BEGIN DATA SHOWN

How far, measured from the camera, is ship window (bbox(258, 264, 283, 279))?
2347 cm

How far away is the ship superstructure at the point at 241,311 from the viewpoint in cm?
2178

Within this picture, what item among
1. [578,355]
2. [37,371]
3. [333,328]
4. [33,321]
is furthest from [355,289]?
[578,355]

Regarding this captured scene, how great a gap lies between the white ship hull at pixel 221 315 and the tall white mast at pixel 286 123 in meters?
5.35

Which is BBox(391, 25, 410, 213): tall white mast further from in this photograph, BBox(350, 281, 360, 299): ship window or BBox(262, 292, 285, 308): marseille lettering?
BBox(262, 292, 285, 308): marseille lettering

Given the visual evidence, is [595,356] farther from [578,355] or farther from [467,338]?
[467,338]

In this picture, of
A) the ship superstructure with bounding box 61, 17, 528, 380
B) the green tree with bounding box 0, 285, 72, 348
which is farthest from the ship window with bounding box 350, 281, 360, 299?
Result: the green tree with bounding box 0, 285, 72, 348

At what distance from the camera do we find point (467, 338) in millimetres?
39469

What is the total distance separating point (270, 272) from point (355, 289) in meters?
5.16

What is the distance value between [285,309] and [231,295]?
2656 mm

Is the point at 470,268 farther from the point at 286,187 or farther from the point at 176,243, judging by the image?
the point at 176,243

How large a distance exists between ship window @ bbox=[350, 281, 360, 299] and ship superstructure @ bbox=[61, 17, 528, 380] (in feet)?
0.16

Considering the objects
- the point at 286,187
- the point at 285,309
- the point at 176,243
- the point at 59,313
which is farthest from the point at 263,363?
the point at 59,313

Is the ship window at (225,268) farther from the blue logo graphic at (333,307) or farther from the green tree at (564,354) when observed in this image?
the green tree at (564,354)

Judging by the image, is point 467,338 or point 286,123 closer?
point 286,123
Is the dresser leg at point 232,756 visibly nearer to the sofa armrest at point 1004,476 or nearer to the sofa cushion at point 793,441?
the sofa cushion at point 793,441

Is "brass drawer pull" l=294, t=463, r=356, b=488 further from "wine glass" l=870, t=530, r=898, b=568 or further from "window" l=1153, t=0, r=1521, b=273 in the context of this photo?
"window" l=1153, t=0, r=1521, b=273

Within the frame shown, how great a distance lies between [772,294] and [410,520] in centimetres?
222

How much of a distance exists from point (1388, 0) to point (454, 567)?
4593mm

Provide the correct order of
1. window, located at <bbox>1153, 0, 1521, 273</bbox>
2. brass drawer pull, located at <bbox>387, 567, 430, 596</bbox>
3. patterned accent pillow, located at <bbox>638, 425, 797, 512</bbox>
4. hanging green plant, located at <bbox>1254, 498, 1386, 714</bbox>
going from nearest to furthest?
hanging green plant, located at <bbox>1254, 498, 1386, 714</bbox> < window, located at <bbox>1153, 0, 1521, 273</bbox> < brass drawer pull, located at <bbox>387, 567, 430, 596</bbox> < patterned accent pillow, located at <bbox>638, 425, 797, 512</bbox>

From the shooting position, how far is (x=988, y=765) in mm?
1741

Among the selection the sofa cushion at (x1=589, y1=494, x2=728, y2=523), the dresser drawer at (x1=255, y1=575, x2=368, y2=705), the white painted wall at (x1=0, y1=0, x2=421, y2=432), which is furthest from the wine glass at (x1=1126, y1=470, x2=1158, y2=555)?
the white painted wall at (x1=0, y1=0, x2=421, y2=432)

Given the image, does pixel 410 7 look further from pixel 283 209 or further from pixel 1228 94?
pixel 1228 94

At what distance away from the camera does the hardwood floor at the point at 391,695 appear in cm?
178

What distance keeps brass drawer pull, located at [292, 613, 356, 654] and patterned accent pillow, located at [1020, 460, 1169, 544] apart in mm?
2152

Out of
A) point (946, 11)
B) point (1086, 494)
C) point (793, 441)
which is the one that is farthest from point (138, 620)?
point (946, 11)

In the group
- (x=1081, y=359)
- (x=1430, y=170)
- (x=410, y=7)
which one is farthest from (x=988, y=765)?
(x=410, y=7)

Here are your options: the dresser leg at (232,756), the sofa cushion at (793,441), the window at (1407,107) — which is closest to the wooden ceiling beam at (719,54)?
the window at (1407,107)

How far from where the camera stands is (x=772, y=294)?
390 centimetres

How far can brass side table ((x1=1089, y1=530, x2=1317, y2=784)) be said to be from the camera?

END DATA SHOWN

TASK DIRECTIONS:
Copy out every item above word for word, keeping the lines in their original order and spacing.

THE COMPLETED TASK:
How far, measured from the camera, is ship window (bbox(258, 264, 283, 279))?
2347 cm

How far away is the ship superstructure at the point at 241,311 from the viewpoint in cm?
2178

Within this picture, what item among
1. [578,355]
2. [37,371]
3. [333,328]
4. [33,321]
is furthest from [355,289]?
[578,355]

Regarding this captured scene, how great a gap lies between the white ship hull at pixel 221 315 and the tall white mast at pixel 286 123 in meters?
5.35

Which is BBox(391, 25, 410, 213): tall white mast further from in this photograph, BBox(350, 281, 360, 299): ship window or BBox(262, 292, 285, 308): marseille lettering?
BBox(262, 292, 285, 308): marseille lettering

Given the visual evidence, is [595,356] farther from [578,355] or farther from [467,338]?
[467,338]

In this picture, of
A) the ship superstructure with bounding box 61, 17, 528, 380
B) the green tree with bounding box 0, 285, 72, 348
which is farthest from the ship window with bounding box 350, 281, 360, 299?
Result: the green tree with bounding box 0, 285, 72, 348

At what distance from the camera do we find point (467, 338) in millimetres?
39469

What is the total distance separating point (270, 272) from point (355, 289) in meters?
5.16

What is the distance value between [285,309] and [231,295]?
2656 mm

Is the point at 470,268 farther from the point at 286,187 or farther from the point at 176,243, judging by the image?
the point at 176,243

How large a distance exists between ship window @ bbox=[350, 281, 360, 299] and ship superstructure @ bbox=[61, 17, 528, 380] (in feet)?
0.16

Considering the objects
- the point at 286,187
- the point at 285,309
- the point at 176,243
- the point at 59,313
which is farthest from the point at 263,363?
the point at 59,313

Is the ship window at (225,268) farther from the blue logo graphic at (333,307) or farther from the green tree at (564,354) when observed in this image?
the green tree at (564,354)

Judging by the image, is point 467,338 or point 286,123 closer?
point 286,123
Is the dresser leg at point 232,756 visibly nearer to the sofa armrest at point 1004,476 or nearer to the sofa cushion at point 793,441?
the sofa cushion at point 793,441

Is "brass drawer pull" l=294, t=463, r=356, b=488 further from "wine glass" l=870, t=530, r=898, b=568 or further from "window" l=1153, t=0, r=1521, b=273 in the context of this photo?
"window" l=1153, t=0, r=1521, b=273

Within the frame shown, how great a distance lies between [772,294] and [410,520] in centimetres?
222

How much of a distance exists from point (1388, 0) to point (454, 567)?
4593mm

Provide the correct order of
1. window, located at <bbox>1153, 0, 1521, 273</bbox>
2. brass drawer pull, located at <bbox>387, 567, 430, 596</bbox>
3. patterned accent pillow, located at <bbox>638, 425, 797, 512</bbox>
4. hanging green plant, located at <bbox>1254, 498, 1386, 714</bbox>
going from nearest to furthest?
hanging green plant, located at <bbox>1254, 498, 1386, 714</bbox> < window, located at <bbox>1153, 0, 1521, 273</bbox> < brass drawer pull, located at <bbox>387, 567, 430, 596</bbox> < patterned accent pillow, located at <bbox>638, 425, 797, 512</bbox>

From the shooting position, how far is (x=988, y=765) in mm?
1741

Among the selection the sofa cushion at (x1=589, y1=494, x2=728, y2=523), the dresser drawer at (x1=255, y1=575, x2=368, y2=705), the white painted wall at (x1=0, y1=0, x2=421, y2=432), which is furthest from the wine glass at (x1=1126, y1=470, x2=1158, y2=555)?
the white painted wall at (x1=0, y1=0, x2=421, y2=432)

Given the image, does pixel 410 7 look further from pixel 283 209 or further from pixel 1228 94?
pixel 1228 94

At what distance away from the camera does the hardwood floor at the point at 391,695 appear in cm?
178

What distance keeps brass drawer pull, located at [292, 613, 356, 654] and patterned accent pillow, located at [1020, 460, 1169, 544] apart in mm?
2152

Out of
A) point (946, 11)
B) point (1086, 494)
C) point (793, 441)
which is the one that is farthest from point (138, 620)?
point (946, 11)

In the group
- (x=1081, y=359)
- (x=1430, y=170)
- (x=410, y=7)
which one is farthest from (x=988, y=765)?
(x=410, y=7)

Here are your options: the dresser leg at (232,756), the sofa cushion at (793,441), the window at (1407,107) — which is closest to the wooden ceiling beam at (719,54)?
the window at (1407,107)

How far from where the camera stands is (x=772, y=294)?
390 centimetres

How far can brass side table ((x1=1089, y1=530, x2=1317, y2=784)) be said to be from the camera?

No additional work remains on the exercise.